Excerpted data: Begin
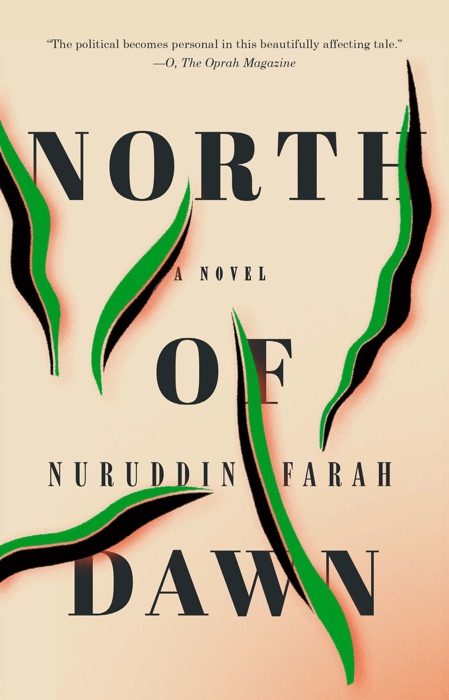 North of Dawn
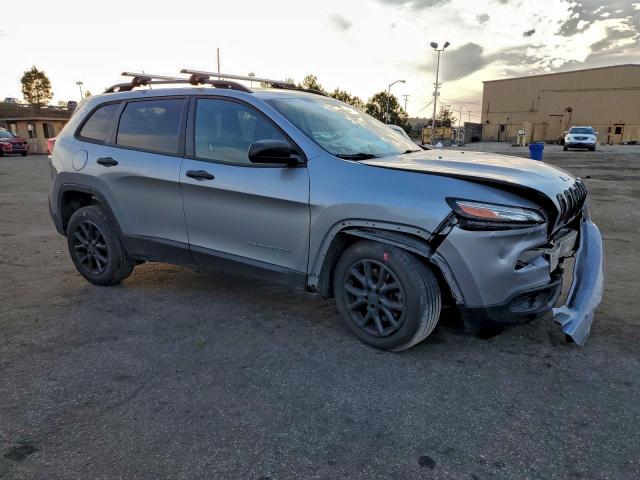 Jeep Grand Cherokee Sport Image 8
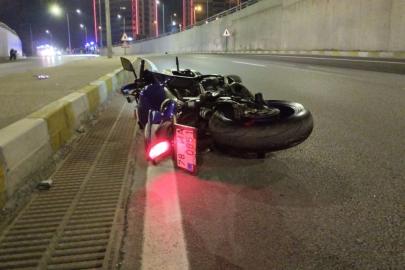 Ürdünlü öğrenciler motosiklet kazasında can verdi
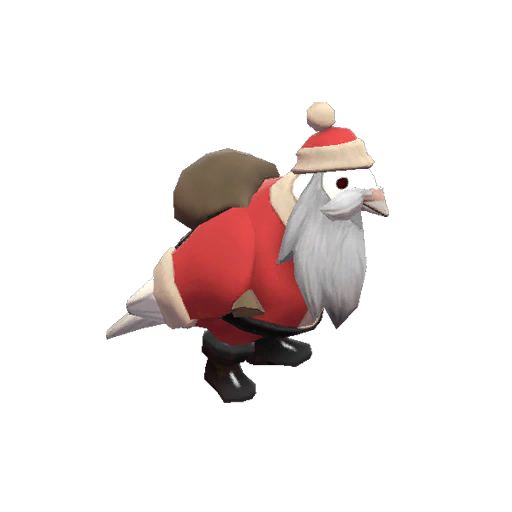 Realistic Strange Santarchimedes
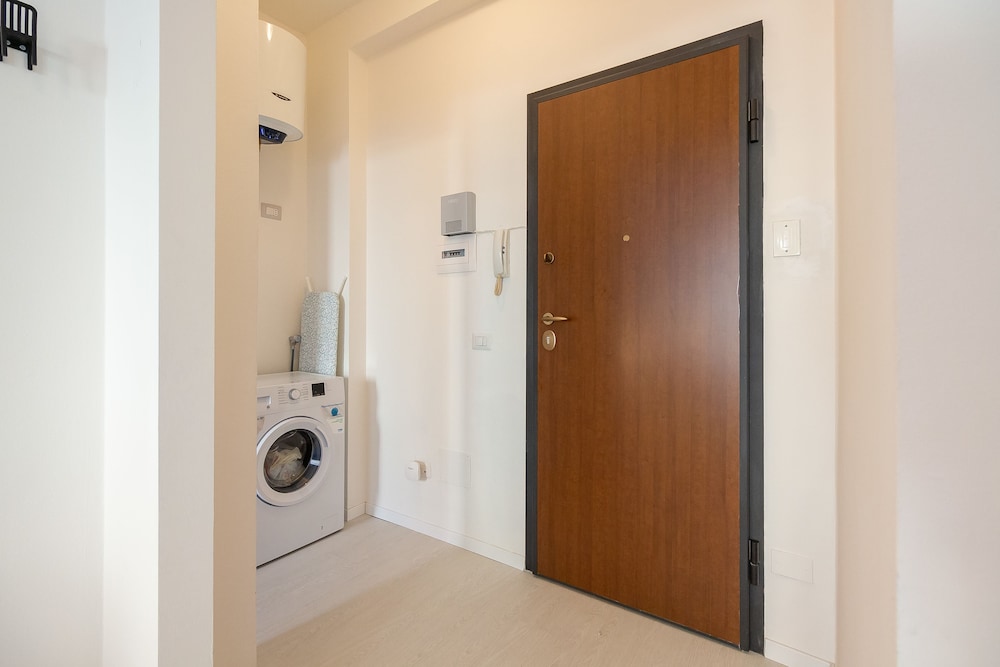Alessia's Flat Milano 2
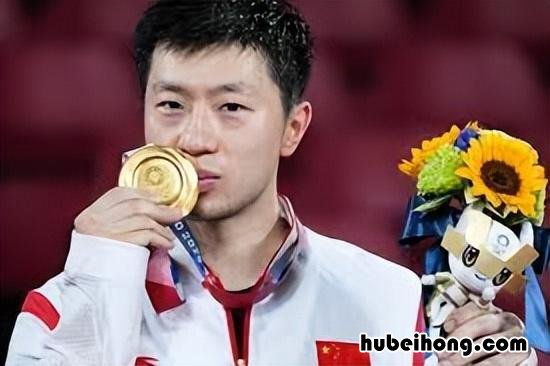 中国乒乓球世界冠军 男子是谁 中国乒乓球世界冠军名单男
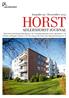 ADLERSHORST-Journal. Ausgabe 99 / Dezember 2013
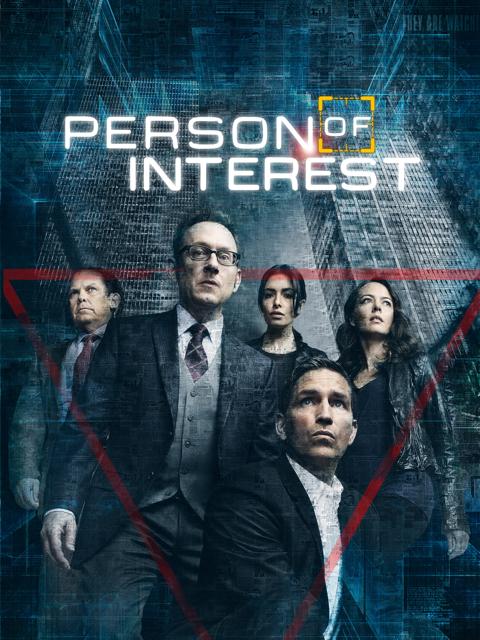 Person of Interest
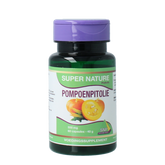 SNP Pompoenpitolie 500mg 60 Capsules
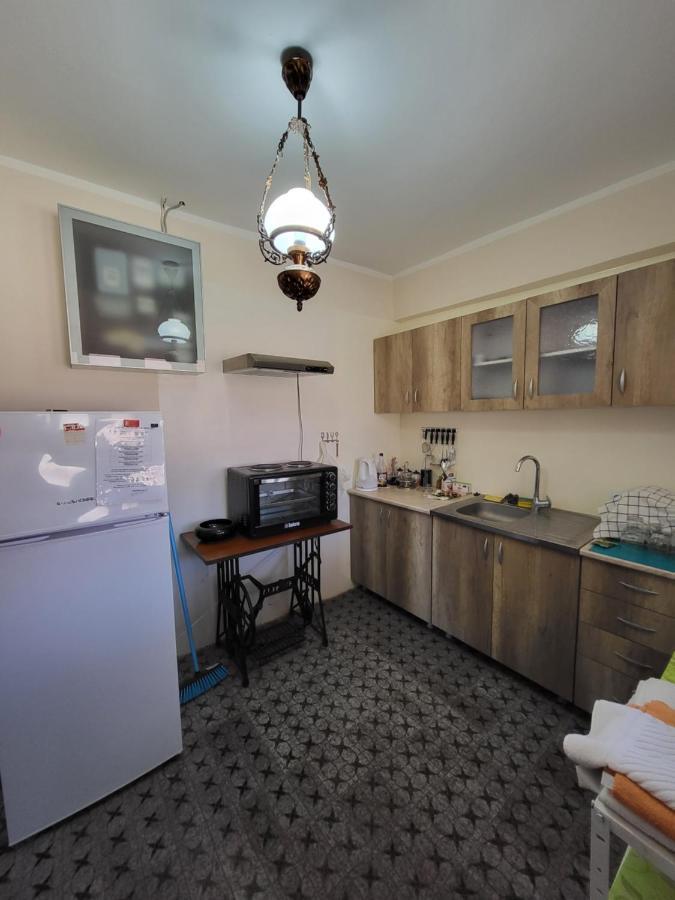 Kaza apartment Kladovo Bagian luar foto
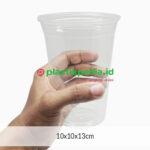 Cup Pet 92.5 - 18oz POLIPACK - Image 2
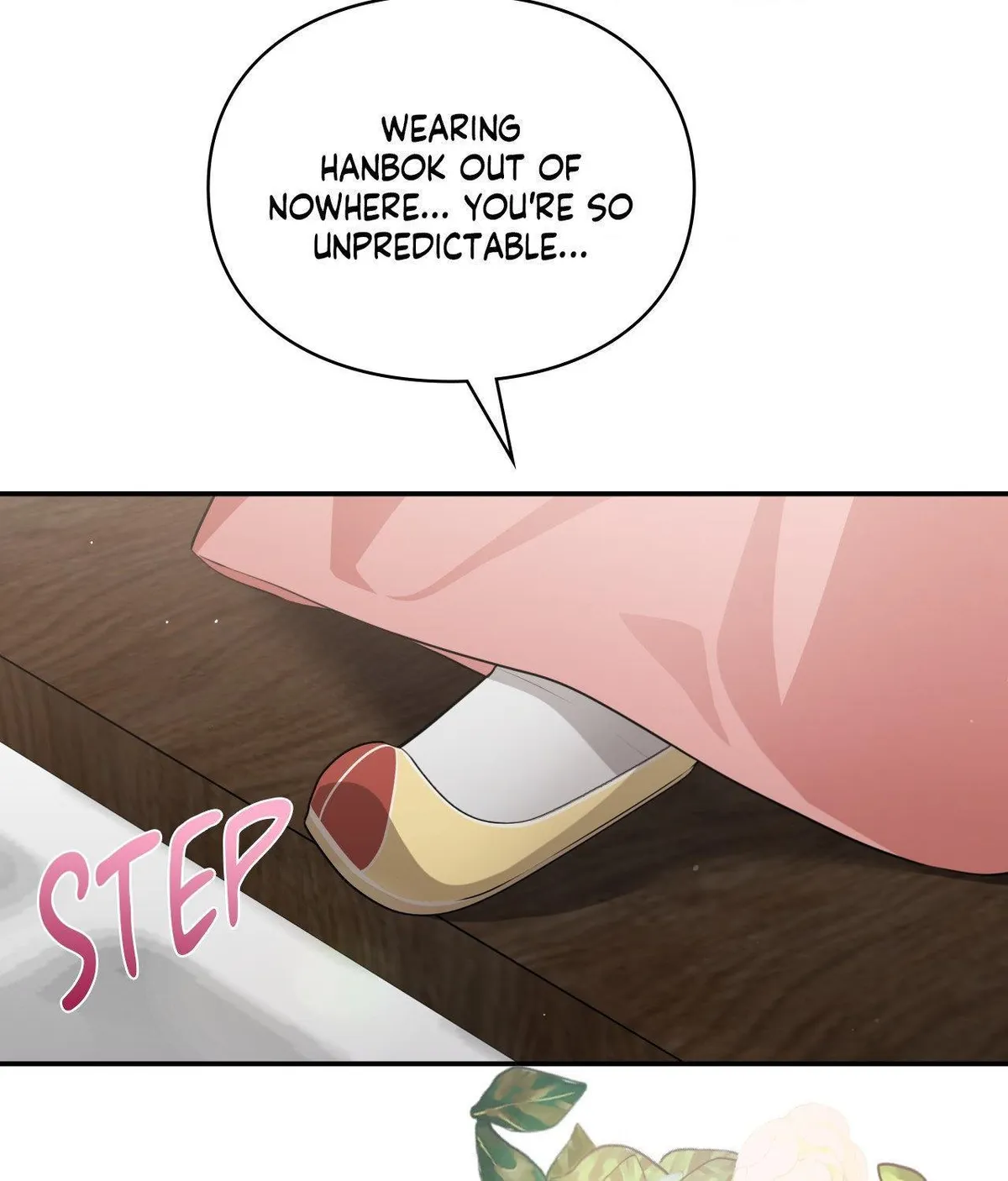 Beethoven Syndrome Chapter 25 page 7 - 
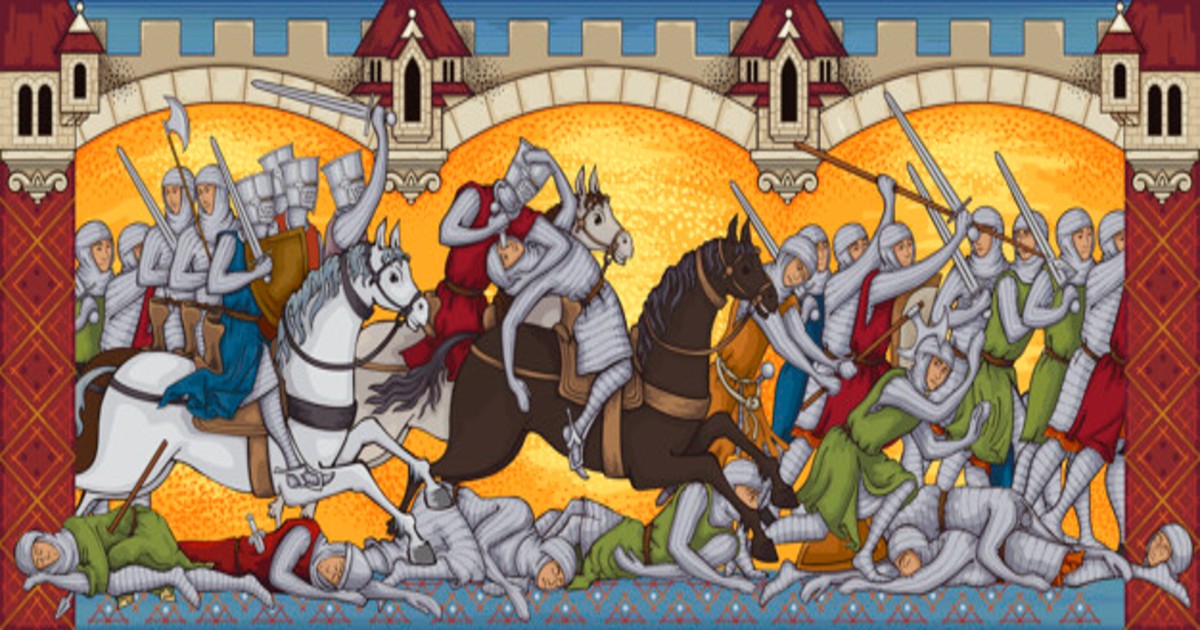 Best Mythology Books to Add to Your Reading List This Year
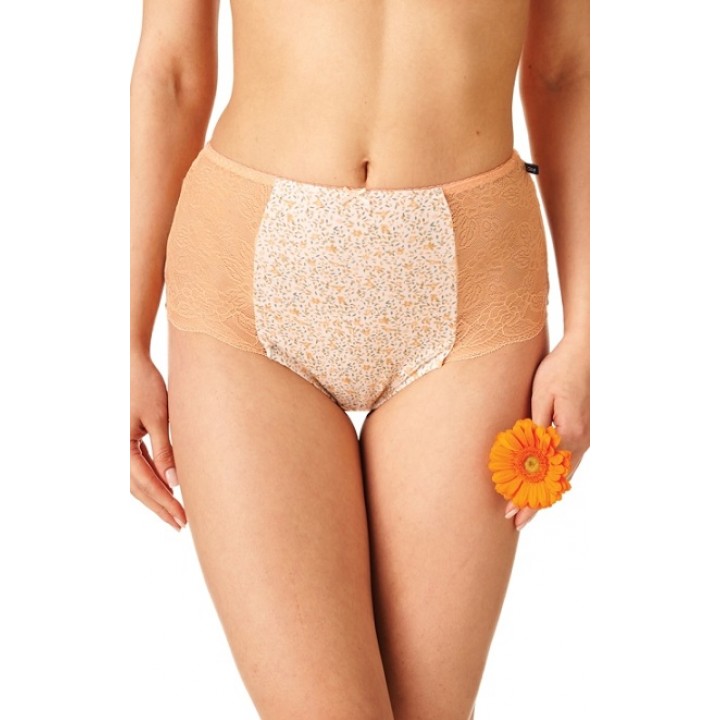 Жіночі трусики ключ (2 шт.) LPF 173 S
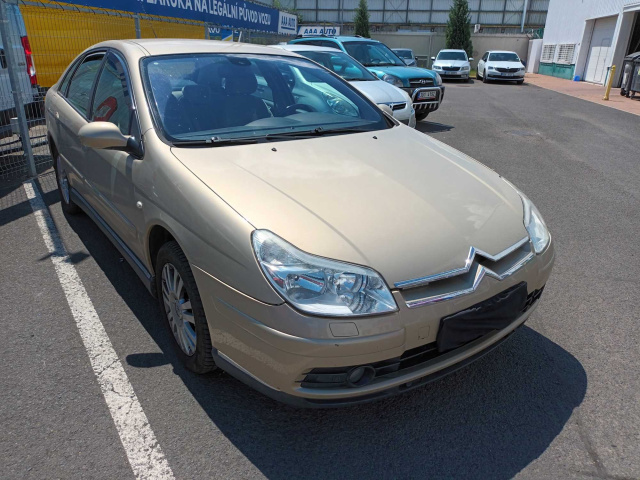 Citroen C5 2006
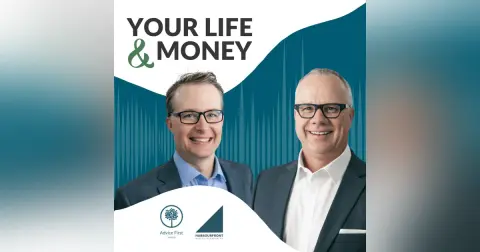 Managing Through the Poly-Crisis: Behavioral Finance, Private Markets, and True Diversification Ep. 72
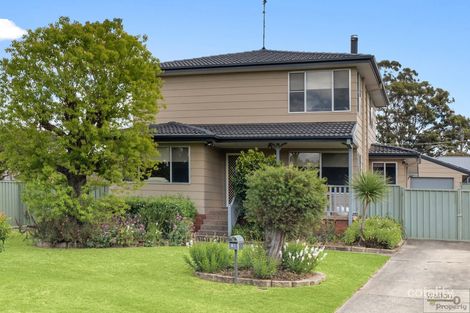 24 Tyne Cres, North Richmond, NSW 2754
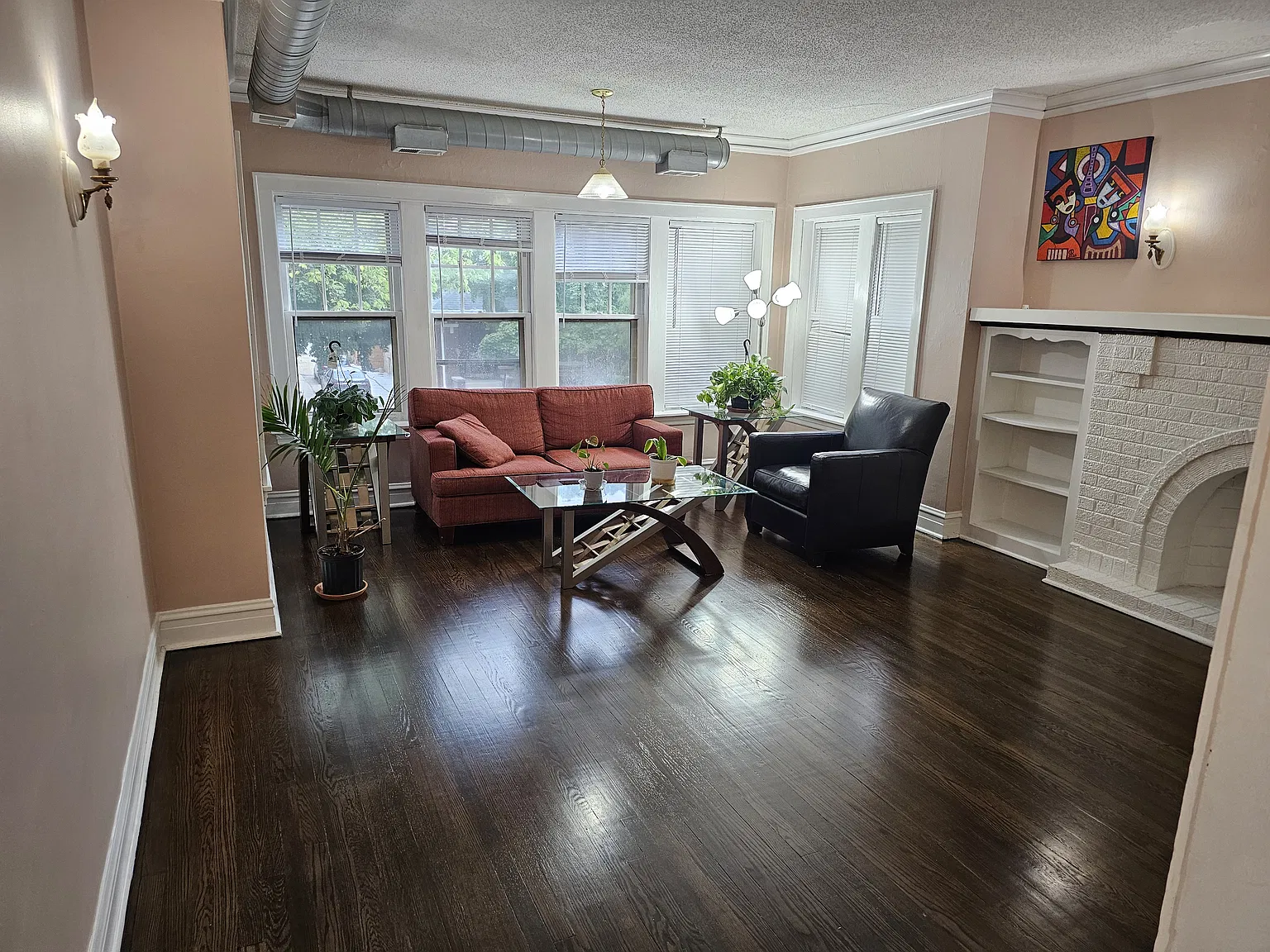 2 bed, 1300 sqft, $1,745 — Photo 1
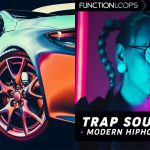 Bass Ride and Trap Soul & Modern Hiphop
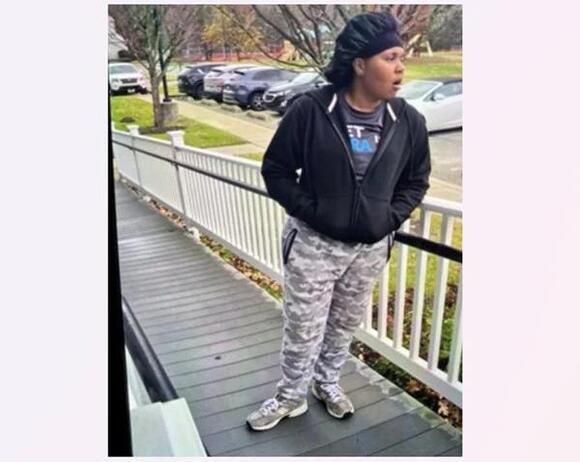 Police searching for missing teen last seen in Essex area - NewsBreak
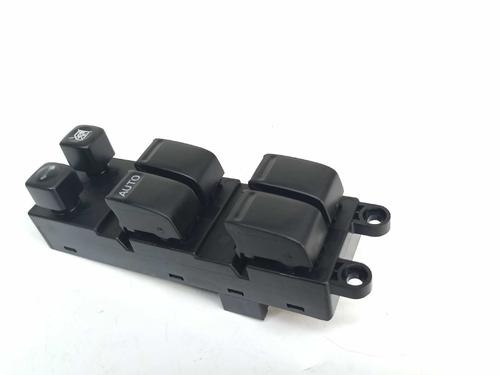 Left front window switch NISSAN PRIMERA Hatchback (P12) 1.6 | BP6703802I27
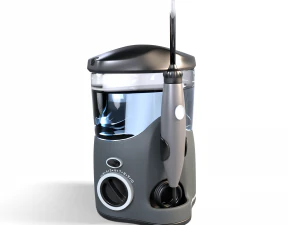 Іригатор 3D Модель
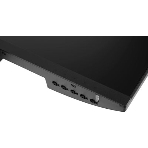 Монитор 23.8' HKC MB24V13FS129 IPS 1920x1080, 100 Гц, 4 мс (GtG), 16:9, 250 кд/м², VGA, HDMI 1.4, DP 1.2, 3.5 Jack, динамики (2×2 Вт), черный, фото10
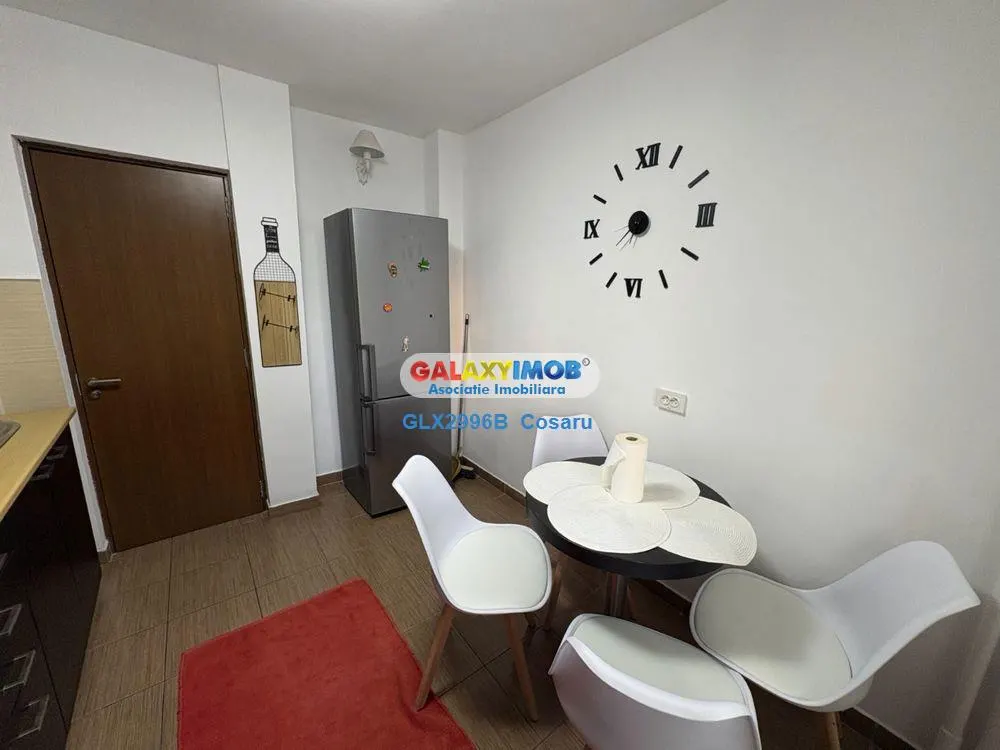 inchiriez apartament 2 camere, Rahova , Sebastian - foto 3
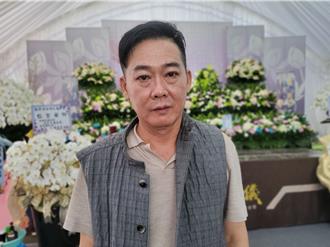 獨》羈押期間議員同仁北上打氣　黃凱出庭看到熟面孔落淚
Excerpted data: End
» **Assignment**
Only the lines from the one with "Managing Through the" through the last line above belong in the answer. Reproduce them exactly, without the pictures.

» **Response area**
 Managing Through the Poly-Crisis: Behavioral Finance, Private Markets, and True Diversification Ep. 72
 24 Tyne Cres, North Richmond, NSW 2754
 2 bed, 1300 sqft, $1,745 — Photo 1
 Bass Ride and Trap Soul & Modern Hiphop
 Police searching for missing teen last seen in Essex area - NewsBreak
 Left front window switch NISSAN PRIMERA Hatchback (P12) 1.6 | BP6703802I27
 Іригатор 3D Модель
 Монитор 23.8' HKC MB24V13FS129 IPS 1920x1080, 100 Гц, 4 мс (GtG), 16:9, 250 кд/м², VGA, HDMI 1.4, DP 1.2, 3.5 Jack, динамики (2×2 Вт), черный, фото10
 inchiriez apartament 2 camere, Rahova , Sebastian - foto 3
 獨》羈押期間議員同仁北上打氣　黃凱出庭看到熟面孔落淚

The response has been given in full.